4. Forget not the virtue of cleanliness.
5. Make not thy wife a beggar, but share willingly with her thy worldly goods.
6. Forget not to say "I love you," for even though thy love be constant thy wife doth yearn to hear these words.
7. Remember that the approval of thy wife is worth more than the admiring glances of a hundred strangers.

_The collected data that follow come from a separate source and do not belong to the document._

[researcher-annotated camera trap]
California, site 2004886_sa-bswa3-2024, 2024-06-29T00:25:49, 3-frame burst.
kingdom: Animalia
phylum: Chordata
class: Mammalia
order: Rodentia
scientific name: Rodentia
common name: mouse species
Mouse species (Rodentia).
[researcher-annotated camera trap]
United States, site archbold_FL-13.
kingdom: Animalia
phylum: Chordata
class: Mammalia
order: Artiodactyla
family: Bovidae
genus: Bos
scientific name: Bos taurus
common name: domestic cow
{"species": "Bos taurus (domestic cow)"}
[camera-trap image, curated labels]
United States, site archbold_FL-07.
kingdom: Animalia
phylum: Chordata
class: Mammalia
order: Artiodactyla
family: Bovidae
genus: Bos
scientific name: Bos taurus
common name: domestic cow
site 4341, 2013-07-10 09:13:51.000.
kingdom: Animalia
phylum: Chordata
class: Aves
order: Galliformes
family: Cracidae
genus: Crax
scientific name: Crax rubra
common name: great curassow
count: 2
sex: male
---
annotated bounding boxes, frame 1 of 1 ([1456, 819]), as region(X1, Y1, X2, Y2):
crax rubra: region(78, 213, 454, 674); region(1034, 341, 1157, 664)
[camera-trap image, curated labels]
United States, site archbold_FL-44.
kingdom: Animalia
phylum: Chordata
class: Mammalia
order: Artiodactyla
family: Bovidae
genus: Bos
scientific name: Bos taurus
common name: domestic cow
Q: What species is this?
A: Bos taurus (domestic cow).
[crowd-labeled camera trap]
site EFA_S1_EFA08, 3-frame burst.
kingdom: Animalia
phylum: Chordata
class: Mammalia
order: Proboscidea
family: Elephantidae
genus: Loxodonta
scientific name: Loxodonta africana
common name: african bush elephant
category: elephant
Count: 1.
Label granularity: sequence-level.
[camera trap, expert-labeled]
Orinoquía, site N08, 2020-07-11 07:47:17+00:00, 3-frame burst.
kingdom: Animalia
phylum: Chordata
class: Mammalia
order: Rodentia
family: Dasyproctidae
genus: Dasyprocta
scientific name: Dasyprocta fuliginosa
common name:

Cleave unto her and forsake all others.
8. Keep thy home in good repair, for out of it cometh the joys of old age.
9. Forgive with grace, for who among us does not need to be forgiven?
10. Honor the Lord all the days of thy life, and thy children will rise up and call thee blessed.

Ten Commandments for Wives
author unknown

1. Carefully guard thine health so thou canst always greet thy husband with a smile.
2. Never nag or complain.
3. Do not worry about things which thou canst not change.
4. Do not spend all thy time scrubbing, cleaning, and dusting the house.
5. Love thine husband and children more than thy house.
6. Know how to prepare good, nutritious food and keep it on the table.
7. Know the limitations of thy husband's income and do not try to keep up with the Jones's or others.
8. Do not buy a hat or hairdo or wig that makes thy husband unhappy.
9. Remember that at times silence is golden.
10. Do not drive the automobile from back or side seat.

[Edited on 5-10-2006 by LadyFlynt]


----------